次に、当主不在の理由については、「狸穴島の財政難の原因は竹千代で、家老達によって追放された」と民衆に伝えられているらしい。まずは濡れ衣をどうにかしなければ、狸穴島の住民は竹千代に刃を向けるだろう。
(最悪濡れ衣はそのままでも、俺自身が十分に強くなって、狸穴の外から強者を引き連れて――)
「おーい竹千代。なんだよ急に黙って」
もろはが頭蓋骨を弄びながら、竹千代の目の前に回る。
「……何でもないんだぞ」
「じゃあ早く帰ろう。お前もそろそろ変化解けるだろ?」
もろはは跳ぶように軽やかな足取りで屍屋を目指す。
「これ幾らになるんだろ? 一両くらい?」
「戯け、そんなになるか。それに手伝ったのだから、幾らかは俺が貰うぞ」
「はぁ!? お前が勝手に雑魚蹴散らしただけだろ!」
「一人で仕事ができるんなら、明日からは一人でやるんだぞ」
「言われなくてもそうするよ! んべ」
もろはが舌を出したのを竹千代は見ていなかった。竹千代は木々の間から見える空を見上げて、己の首に手を当てる。
(俺の首には幾ら懸かっているんだぞ?)
弥勒法師が屍屋に竹千代を預けたのには理由がある。殺しの仲介をしているのだから、竹千代暗殺の依頼が何処かでなされれば、獣兵衛の耳、そして竹千代の耳にも入り、構えが出来るだろうとの配慮だ。

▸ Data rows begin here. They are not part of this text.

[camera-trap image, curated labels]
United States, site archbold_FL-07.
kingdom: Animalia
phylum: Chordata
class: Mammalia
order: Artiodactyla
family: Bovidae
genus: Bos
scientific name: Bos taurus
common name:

しかし五年間、その様な噂は聞こえなかった。突然襲われたといった事も無い。まるで狸平に忘れ去られてしまったかのような暮らしに、竹千代の焦燥は募った。
(早く帰らないと、俺は……)
自分が何者なのか、解らなくなってしまう。
「あー! やっぱ駄目駄目!」
前を歩いていたもろはが叫んで振り返る。
「骨だけにする術教えてもらわないと、生首なんか持って帰れない!」
竹千代は溜息を吐く。丁度時間切れだ。子狸の姿に戻り、もろはを高圧的に見上げた。